Viete's formulas exist for all algebraic equations. `x_1+x_2+x_3=-b/a` is one of the formulas for 3rd degree polynomial equation (for quadratic equation equivalent formula is `x_1+x_2=-b/a,` that's the reason you get 0 - there are only two solutions to quadratic equation).

Now to prove the formula.

First we write general cubic equation.

`ax^3+bx^2+cx+d=0`

Now because of the fundamental theorem of algebra this is equivalent to

`a(x-x_1)(x-x_2)(x-x_3)=0`

Multiply terms in first two parethesis.

`a(x^2-(x_1+x_2)x+x_1x_2)(x-x_3)=0`

Now multiply terms in remaining two parentesis.
·····
● **What to do**
1) List every equation that the Viete's formulas proof sets on a line of its own.
2) Carry the Viete's formulas proof forward from its last step.

● **Data rows**
·····
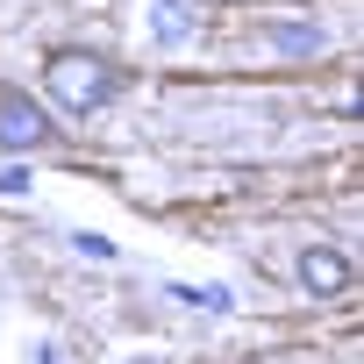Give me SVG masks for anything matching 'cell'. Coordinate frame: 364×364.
<instances>
[{"mask_svg": "<svg viewBox=\"0 0 364 364\" xmlns=\"http://www.w3.org/2000/svg\"><path fill=\"white\" fill-rule=\"evenodd\" d=\"M171 300H186V307H229L222 286H171Z\"/></svg>", "mask_w": 364, "mask_h": 364, "instance_id": "obj_6", "label": "cell"}, {"mask_svg": "<svg viewBox=\"0 0 364 364\" xmlns=\"http://www.w3.org/2000/svg\"><path fill=\"white\" fill-rule=\"evenodd\" d=\"M293 272H300V286H307L314 300H336V293H350V279H357V272H350V257H343L336 243H307Z\"/></svg>", "mask_w": 364, "mask_h": 364, "instance_id": "obj_3", "label": "cell"}, {"mask_svg": "<svg viewBox=\"0 0 364 364\" xmlns=\"http://www.w3.org/2000/svg\"><path fill=\"white\" fill-rule=\"evenodd\" d=\"M50 143H58V122L36 107V93L15 86V79H0V150L29 157V150H50Z\"/></svg>", "mask_w": 364, "mask_h": 364, "instance_id": "obj_2", "label": "cell"}, {"mask_svg": "<svg viewBox=\"0 0 364 364\" xmlns=\"http://www.w3.org/2000/svg\"><path fill=\"white\" fill-rule=\"evenodd\" d=\"M150 36L157 43H186L193 36V0H150Z\"/></svg>", "mask_w": 364, "mask_h": 364, "instance_id": "obj_4", "label": "cell"}, {"mask_svg": "<svg viewBox=\"0 0 364 364\" xmlns=\"http://www.w3.org/2000/svg\"><path fill=\"white\" fill-rule=\"evenodd\" d=\"M264 43H272V50H286V58H314V50H328V36H321L314 22H272V29H264Z\"/></svg>", "mask_w": 364, "mask_h": 364, "instance_id": "obj_5", "label": "cell"}, {"mask_svg": "<svg viewBox=\"0 0 364 364\" xmlns=\"http://www.w3.org/2000/svg\"><path fill=\"white\" fill-rule=\"evenodd\" d=\"M43 86H50V100H58L65 114H93V107H107V100L129 86V72H122L114 58H100V50L58 43V50L43 58Z\"/></svg>", "mask_w": 364, "mask_h": 364, "instance_id": "obj_1", "label": "cell"}]
</instances>
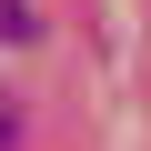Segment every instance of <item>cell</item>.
Segmentation results:
<instances>
[{
  "mask_svg": "<svg viewBox=\"0 0 151 151\" xmlns=\"http://www.w3.org/2000/svg\"><path fill=\"white\" fill-rule=\"evenodd\" d=\"M0 40H10V50H30V40H40V20H30V0H0Z\"/></svg>",
  "mask_w": 151,
  "mask_h": 151,
  "instance_id": "obj_1",
  "label": "cell"
},
{
  "mask_svg": "<svg viewBox=\"0 0 151 151\" xmlns=\"http://www.w3.org/2000/svg\"><path fill=\"white\" fill-rule=\"evenodd\" d=\"M0 151H20V121H10V111H0Z\"/></svg>",
  "mask_w": 151,
  "mask_h": 151,
  "instance_id": "obj_2",
  "label": "cell"
}]
</instances>
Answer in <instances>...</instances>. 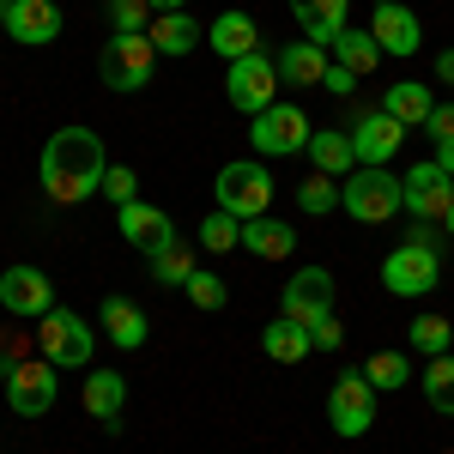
·····
● **Outputs for the tasks**
1)
`ax^3+bx^2+cx+d=0`
`a(x-x_1)(x-x_2)(x-x_3)=0`
`a(x^2-(x_1+x_2)x+x_1x_2)(x-x_3)=0`

2)
`a(x^3-x_3x^2-(x_1+x_2)x^2+x_3(x_1+x_2)x+x_1x_2x-x_1x_2x_3)=0`

Group the terms with the same power of `x` and multiply everything by `a.`

`ax^3-a(x_1+x_2+x_3)x^2+a(x_1x_2+x_1x_3+x_2x_3)x-ax_1x_2x_3=0`

Since this equation is equivalent to the first equation it follows that

`-a(x_1+x_2+x_3)=b`

`x_1+x_2+x_3=-b/a`

You can similarly prove other Viete's formulas.

` ` `x_1x_2+x_1x_3+x_2x_3=c/a`

`x_1x_2x_3=-d/a`

Q.E.D.